INSTRUCTION: Edit the material below by replacing every "bedroom" with "guest room" and changing nothing else. Leave the pictures out of your answer.

STORED DATA:
↓
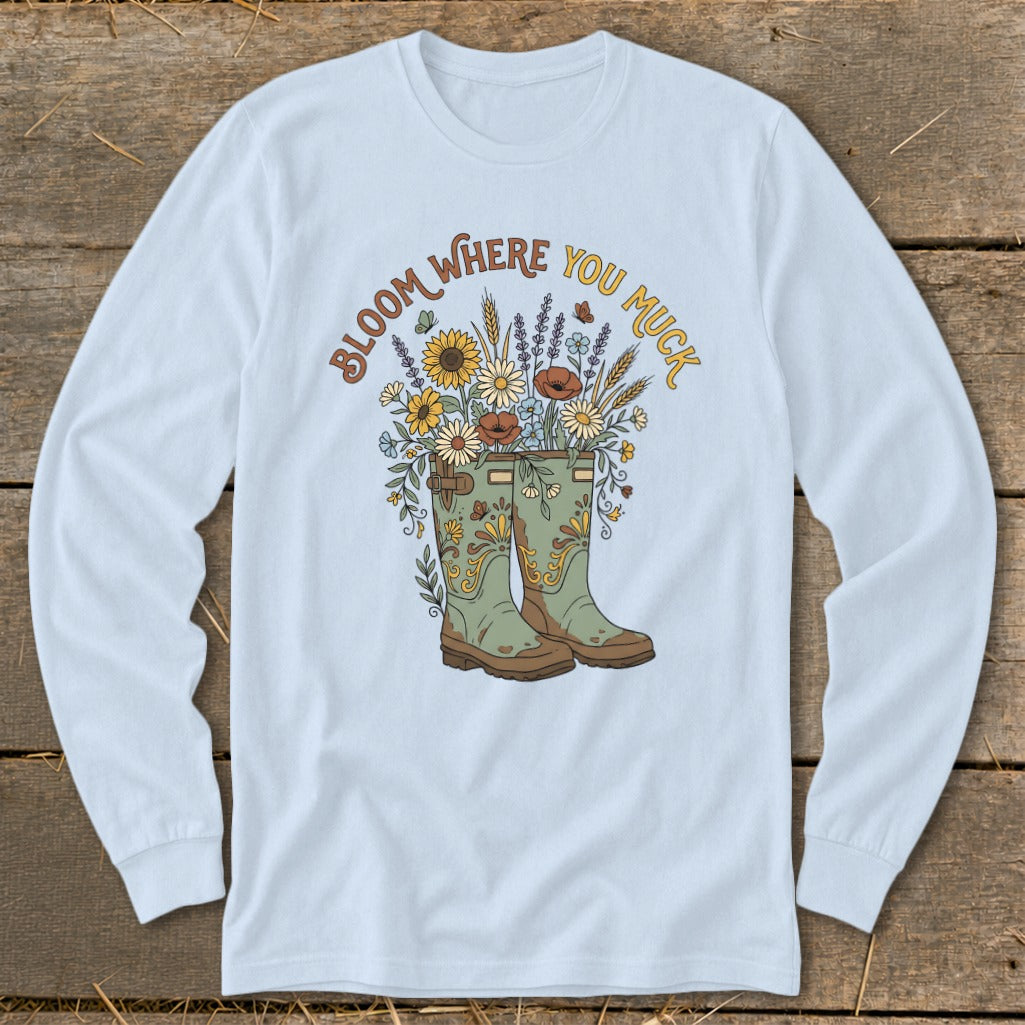 Light blue long-sleeve shirt with "Bloom Where You Muck" text and floral cowboy boots.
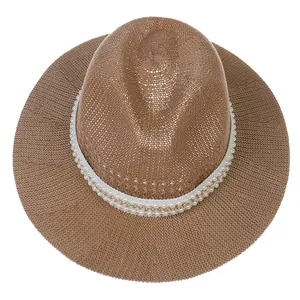 Detailed weave of brown straw hat featuring white faux pearls and a gold chain strap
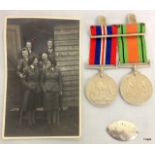 A mounted pair of WW2 medals and a silver identity tag engraved to 11555 Driver P Stuart of the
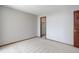 Neutral bedroom features plush carpeting and light-colored walls at 3951 S Carson St # D, Aurora, CO 80014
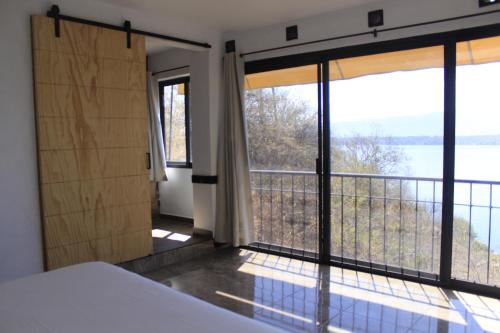 a bedroom with a large window with a view of the water at Yauik in Tequesquitengo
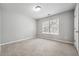 A carpeted bedroom featuring a window offering natural light and neutral colored walls at 5590 Bright Cross Way, Suwanee, GA 30024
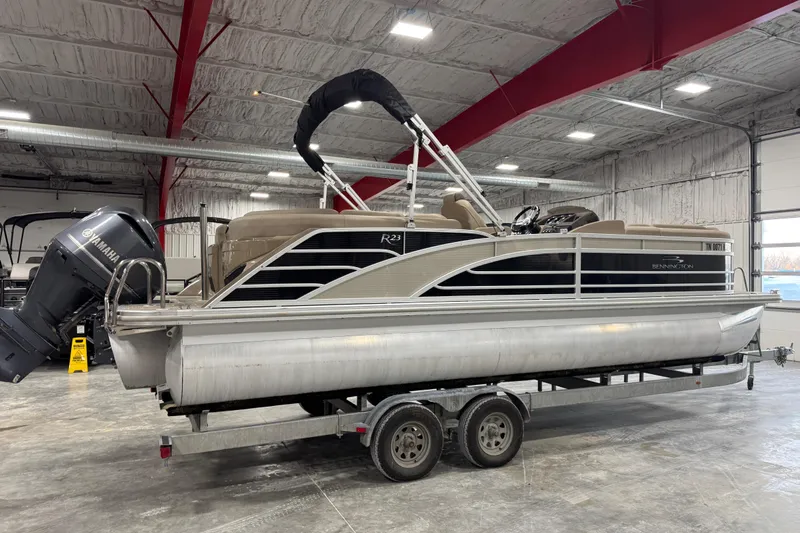 Slide: The Image of 2019 Bennington R23 pontoon boat on trailer in indoor storage facility. - 4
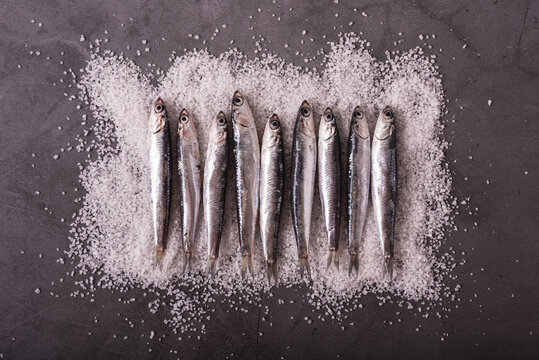 Fresh anchovies on table with salt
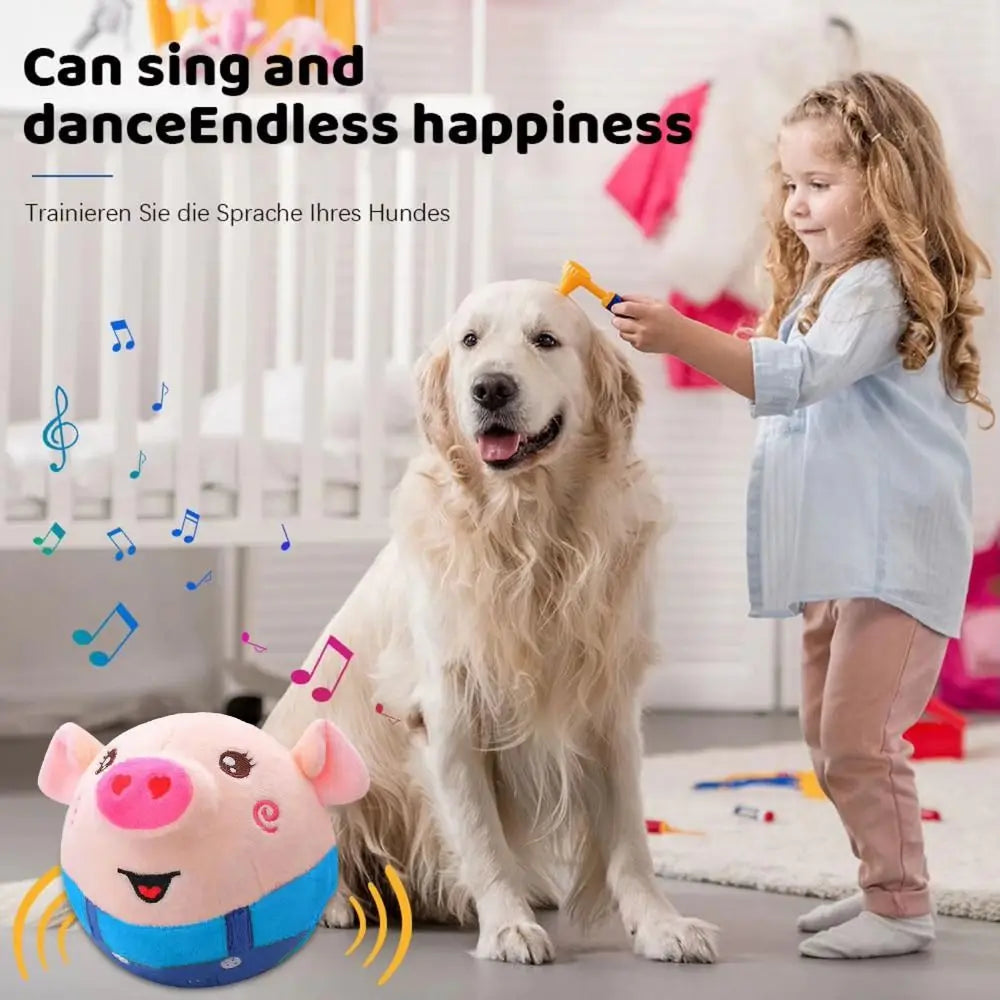 A young girl is interacting with a dog while playing with an interactive pet shake and jump ball toy.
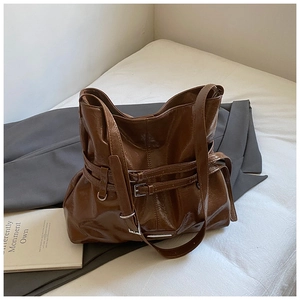 Brown faux leather tote bag with decorative belts on a white bed lifestyle scene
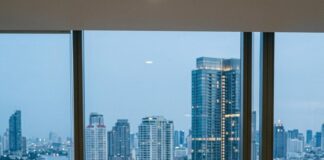 Two property consultants study a scale model in a CBRE office overlooking the Chao Phraya river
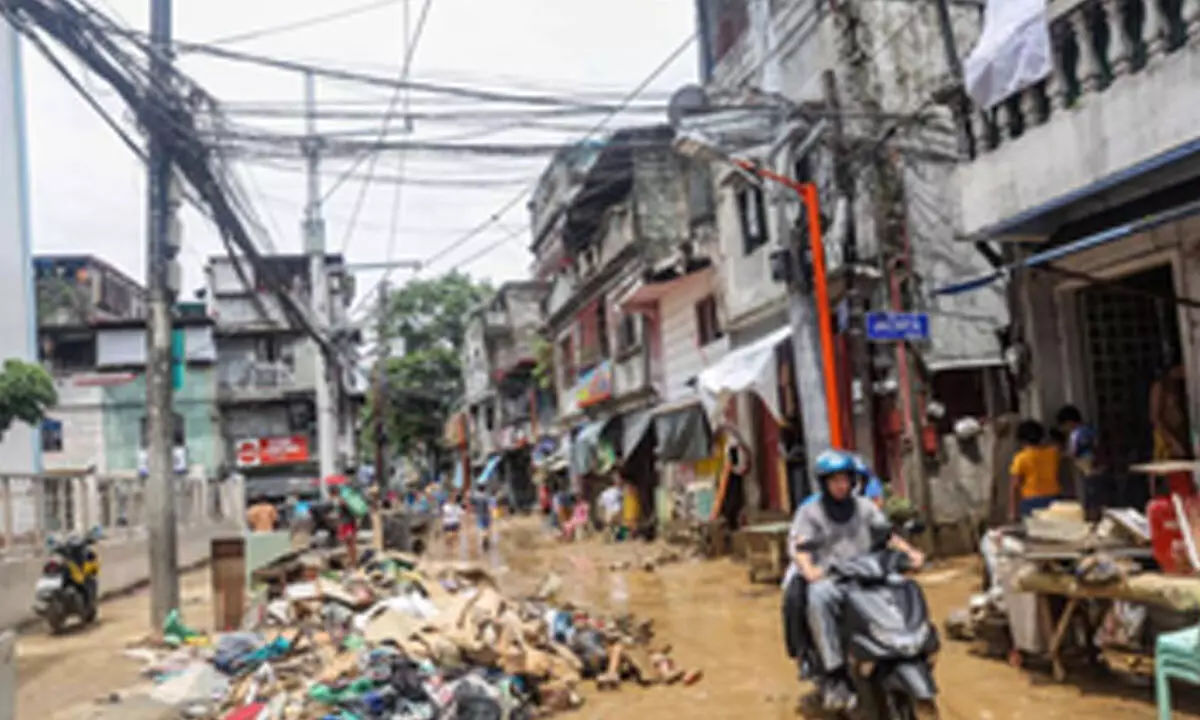 Death toll from Philippine floods, landslides rises to 15, with 21 missing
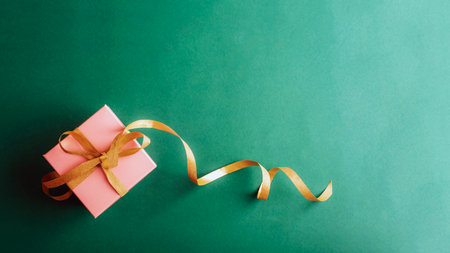 Pink gift box with a shiny golden ribbon on a deep green background. Holiday greeting card. Top view, flat lay, copy space.の写真素材
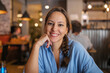 © Lupe Rodríguez/Stocksy - young caucasian woman in restaurant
↑
RESPONSE:
 Light blue long-sleeve shirt with "Bloom Where You Muck" text and floral cowboy boots.
 Detailed weave of brown straw hat featuring white faux pearls and a gold chain strap
 A mounted pair of WW2 medals and a silver identity tag engraved to 11555 Driver P Stuart of the
 Neutral guest room features plush carpeting and light-colored walls at 3951 S Carson St # D, Aurora, CO 80014
 a guest room with a large window with a view of the water at Yauik in Tequesquitengo
 A carpeted guest room featuring a window offering natural light and neutral colored walls at 5590 Bright Cross Way, Suwanee, GA 30024
 Slide: The Image of 2019 Bennington R23 pontoon boat on trailer in indoor storage facility. - 4
 Fresh anchovies on table with salt
 A young girl is interacting with a dog while playing with an interactive pet shake and jump ball toy.
 Brown faux leather tote bag with decorative belts on a white bed lifestyle scene
 Two property consultants study a scale model in a CBRE office overlooking the Chao Phraya river
 Death toll from Philippine floods, landslides rises to 15, with 21 missing
 Pink gift box with a shiny golden ribbon on a deep green background. Holiday greeting card. Top view, flat lay, copy space.の写真素材
 © Lupe Rodríguez/Stocksy - young caucasian woman in restaurant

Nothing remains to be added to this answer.